Michael Jackson’s Death
In late June of 2009, only a few weeks after he was hired, Murray administered a lethal dose of the anesthetic propofol to Jackson, who was at his home in Los Angeles. Murray claimed that he found the singer not breathing and gave him CPR, to no avail. In August, the LA County Department of Medical Examiner-Coroner concluded that Jackson’s death was a homicide caused by acute propofol intoxication combined with benzodiazepines. Murray admitted to administering 25 mg of propofol to help with Jackson’s insomnia, despite the fact the drug was not approved as a sleep aid and was to be administered only by those with proper training, which Murray did not have. In early 2011, Murray was charged with involuntary manslaughter for the incident.
People v. Murray
Murray’s criminal trial, People v. Murray, commenced in late September in 2011. Held in the Los Angeles County Superior Court, the televised proceeding was presided over by Judge Michael Pastor and featured prosecutors David Walgren and Deborah Brazil. The prosecution lasted for 16 days, while the defense went for eight, resulting in a 24-day trial. At the end of it, on November 7, the jury found Murray guilty of involuntary manslaughter, and he was consequently sentenced to the maximum of four years in prison. Moreover, his Texas medical license was revoked and his licenses in California and Nevada were suspended.
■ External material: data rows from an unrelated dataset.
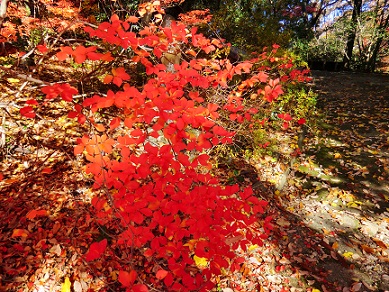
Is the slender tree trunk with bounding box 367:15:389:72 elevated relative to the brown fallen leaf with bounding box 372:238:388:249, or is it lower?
elevated

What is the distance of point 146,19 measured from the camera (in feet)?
20.5

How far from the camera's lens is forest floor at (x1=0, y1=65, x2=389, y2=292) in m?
3.89

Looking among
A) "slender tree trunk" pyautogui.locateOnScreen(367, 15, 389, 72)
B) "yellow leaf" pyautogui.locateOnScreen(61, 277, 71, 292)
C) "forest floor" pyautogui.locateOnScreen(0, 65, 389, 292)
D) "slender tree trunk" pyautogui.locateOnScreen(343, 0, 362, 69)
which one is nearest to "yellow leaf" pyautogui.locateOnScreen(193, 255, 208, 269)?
"forest floor" pyautogui.locateOnScreen(0, 65, 389, 292)

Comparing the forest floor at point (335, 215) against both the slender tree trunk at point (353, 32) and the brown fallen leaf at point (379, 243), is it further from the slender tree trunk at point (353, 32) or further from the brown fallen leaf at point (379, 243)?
the slender tree trunk at point (353, 32)

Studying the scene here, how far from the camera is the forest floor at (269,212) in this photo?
12.8 ft

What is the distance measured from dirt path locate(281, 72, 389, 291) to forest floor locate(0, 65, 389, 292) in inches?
0.8

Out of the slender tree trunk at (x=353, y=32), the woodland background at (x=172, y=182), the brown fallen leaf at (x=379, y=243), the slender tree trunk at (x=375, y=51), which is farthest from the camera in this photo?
the slender tree trunk at (x=375, y=51)

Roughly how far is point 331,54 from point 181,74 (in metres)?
19.4

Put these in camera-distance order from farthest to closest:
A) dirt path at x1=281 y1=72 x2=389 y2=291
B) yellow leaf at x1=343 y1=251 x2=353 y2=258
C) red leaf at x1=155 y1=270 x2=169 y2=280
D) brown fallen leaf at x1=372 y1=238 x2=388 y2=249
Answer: brown fallen leaf at x1=372 y1=238 x2=388 y2=249 → yellow leaf at x1=343 y1=251 x2=353 y2=258 → dirt path at x1=281 y1=72 x2=389 y2=291 → red leaf at x1=155 y1=270 x2=169 y2=280

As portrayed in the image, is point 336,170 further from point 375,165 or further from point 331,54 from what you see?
point 331,54

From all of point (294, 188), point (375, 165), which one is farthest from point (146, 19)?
point (375, 165)

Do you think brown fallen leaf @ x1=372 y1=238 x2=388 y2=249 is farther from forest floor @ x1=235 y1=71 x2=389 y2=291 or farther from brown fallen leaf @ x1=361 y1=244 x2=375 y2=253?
brown fallen leaf @ x1=361 y1=244 x2=375 y2=253

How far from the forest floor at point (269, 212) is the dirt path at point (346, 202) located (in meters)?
0.02

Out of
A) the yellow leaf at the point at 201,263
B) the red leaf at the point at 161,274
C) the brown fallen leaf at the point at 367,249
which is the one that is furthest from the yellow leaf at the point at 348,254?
the red leaf at the point at 161,274
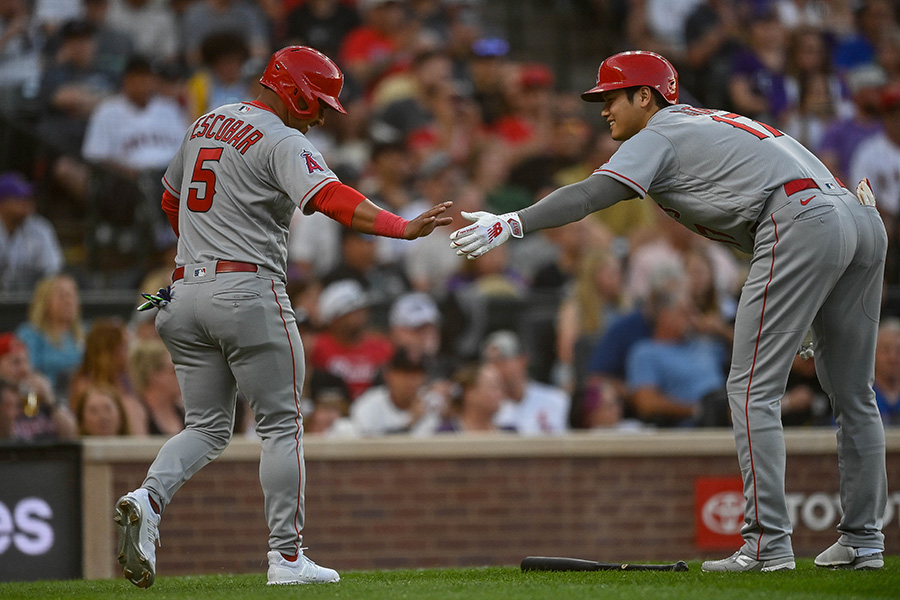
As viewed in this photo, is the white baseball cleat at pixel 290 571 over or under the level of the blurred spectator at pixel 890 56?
under

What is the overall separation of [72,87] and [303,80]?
22.0 feet

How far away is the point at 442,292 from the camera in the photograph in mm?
10398

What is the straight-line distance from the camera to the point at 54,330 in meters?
9.24

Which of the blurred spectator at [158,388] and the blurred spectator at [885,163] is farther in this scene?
the blurred spectator at [885,163]

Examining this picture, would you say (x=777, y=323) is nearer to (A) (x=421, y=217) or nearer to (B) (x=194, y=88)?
(A) (x=421, y=217)

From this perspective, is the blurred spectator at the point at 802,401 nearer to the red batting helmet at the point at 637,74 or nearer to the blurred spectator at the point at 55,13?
the red batting helmet at the point at 637,74

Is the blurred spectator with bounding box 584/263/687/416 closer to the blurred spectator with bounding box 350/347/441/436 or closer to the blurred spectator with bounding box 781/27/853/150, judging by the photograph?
the blurred spectator with bounding box 350/347/441/436

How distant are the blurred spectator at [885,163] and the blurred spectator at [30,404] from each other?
24.8ft

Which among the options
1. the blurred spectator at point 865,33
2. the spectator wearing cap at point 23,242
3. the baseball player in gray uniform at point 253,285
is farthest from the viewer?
the blurred spectator at point 865,33

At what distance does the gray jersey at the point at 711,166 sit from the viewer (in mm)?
4992

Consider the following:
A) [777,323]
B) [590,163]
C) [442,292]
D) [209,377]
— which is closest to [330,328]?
[442,292]

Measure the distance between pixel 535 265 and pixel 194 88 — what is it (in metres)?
3.55

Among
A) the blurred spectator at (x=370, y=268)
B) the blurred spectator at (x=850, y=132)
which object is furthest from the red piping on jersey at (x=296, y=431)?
the blurred spectator at (x=850, y=132)

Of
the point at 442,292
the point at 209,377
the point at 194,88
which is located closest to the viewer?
the point at 209,377
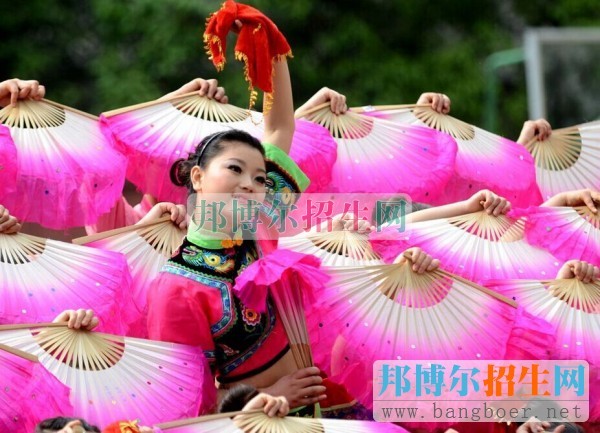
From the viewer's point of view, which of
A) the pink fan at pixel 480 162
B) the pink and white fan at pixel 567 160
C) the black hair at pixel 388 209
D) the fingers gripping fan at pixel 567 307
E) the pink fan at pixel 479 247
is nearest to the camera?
the fingers gripping fan at pixel 567 307

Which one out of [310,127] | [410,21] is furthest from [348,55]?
[310,127]

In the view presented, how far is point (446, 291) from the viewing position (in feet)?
7.96

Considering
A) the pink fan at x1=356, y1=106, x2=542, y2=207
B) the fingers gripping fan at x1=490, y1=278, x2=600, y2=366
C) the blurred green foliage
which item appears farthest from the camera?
the blurred green foliage

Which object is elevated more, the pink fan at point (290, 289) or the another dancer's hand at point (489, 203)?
the another dancer's hand at point (489, 203)

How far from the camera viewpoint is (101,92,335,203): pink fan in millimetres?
2682

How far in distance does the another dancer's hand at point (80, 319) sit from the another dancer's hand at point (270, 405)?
0.31 m

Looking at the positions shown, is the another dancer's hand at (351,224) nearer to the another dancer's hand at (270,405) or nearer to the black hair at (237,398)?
the black hair at (237,398)

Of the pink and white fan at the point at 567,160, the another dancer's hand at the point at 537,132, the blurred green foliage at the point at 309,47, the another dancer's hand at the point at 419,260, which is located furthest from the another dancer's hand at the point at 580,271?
the blurred green foliage at the point at 309,47

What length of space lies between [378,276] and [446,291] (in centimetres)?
12

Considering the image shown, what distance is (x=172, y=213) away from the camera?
2.54 metres

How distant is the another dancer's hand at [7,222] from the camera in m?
2.38

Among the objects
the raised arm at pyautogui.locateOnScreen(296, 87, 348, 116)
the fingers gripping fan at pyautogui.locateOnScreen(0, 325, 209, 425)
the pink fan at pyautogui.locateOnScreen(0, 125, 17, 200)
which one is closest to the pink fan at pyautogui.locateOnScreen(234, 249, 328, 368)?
the fingers gripping fan at pyautogui.locateOnScreen(0, 325, 209, 425)

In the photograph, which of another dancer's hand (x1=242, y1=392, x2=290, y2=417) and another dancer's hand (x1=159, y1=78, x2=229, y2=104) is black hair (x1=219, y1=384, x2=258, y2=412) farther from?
another dancer's hand (x1=159, y1=78, x2=229, y2=104)

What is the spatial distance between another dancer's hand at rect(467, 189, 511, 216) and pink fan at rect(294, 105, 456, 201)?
0.57 feet
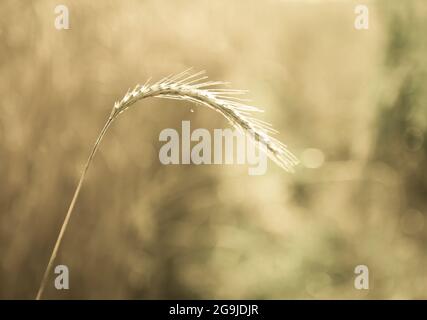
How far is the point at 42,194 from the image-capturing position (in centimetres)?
96

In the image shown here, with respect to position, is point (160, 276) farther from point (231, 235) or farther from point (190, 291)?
point (231, 235)

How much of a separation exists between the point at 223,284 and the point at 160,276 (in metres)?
0.19

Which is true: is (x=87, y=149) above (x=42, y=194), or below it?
above

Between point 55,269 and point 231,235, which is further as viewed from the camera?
point 231,235

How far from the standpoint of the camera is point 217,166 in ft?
3.93

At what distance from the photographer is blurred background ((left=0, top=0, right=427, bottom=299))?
96 centimetres

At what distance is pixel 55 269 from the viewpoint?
1.00 meters

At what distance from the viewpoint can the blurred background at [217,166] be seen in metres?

Ultimately, Murray served a little less than two years in prison before being released in late October of 2013. His release was granted on account of both prison overcrowding in California and his demonstrated good behavior.
Other Legal and Financial Troubles
Even before his criminal case for the death of Michael Jackson, Murray was involved in a number of legal troubles. He was a defendant in multiple civil lawsuits, and by 2008 had amassed more than $600,000 in court judgments against him for medical equipment and unpaid rent for his personal practices. Further, Murray was on the brink of losing his medical license in California due to unpaid child support. He filed for bankruptcy in the state in 2002.
Before his criminal conviction in 2011, Murray was sued by Jackson’s father Joe in a wrongful death suit. However, the case was dropped in 2012.
Over the years, Murray reportedly had seven children by six different women, only some of whom he was married to. While wed to his second wife, fellow medical school alum Blanche, he was dating and paying the rent for a stripper named Nicole Alvarez. Murray and Alvarez had a son named Che. Among his other relationships, Murray was reportedly seeing a Houston cocktail waitress.
Murray’s sundry dalliances and offspring caused him many problems, as he owed child support to the mothers of his children out of wedlock. He was also in arrears on the mortgage of the Las Vegas home where his first wife and their children lived.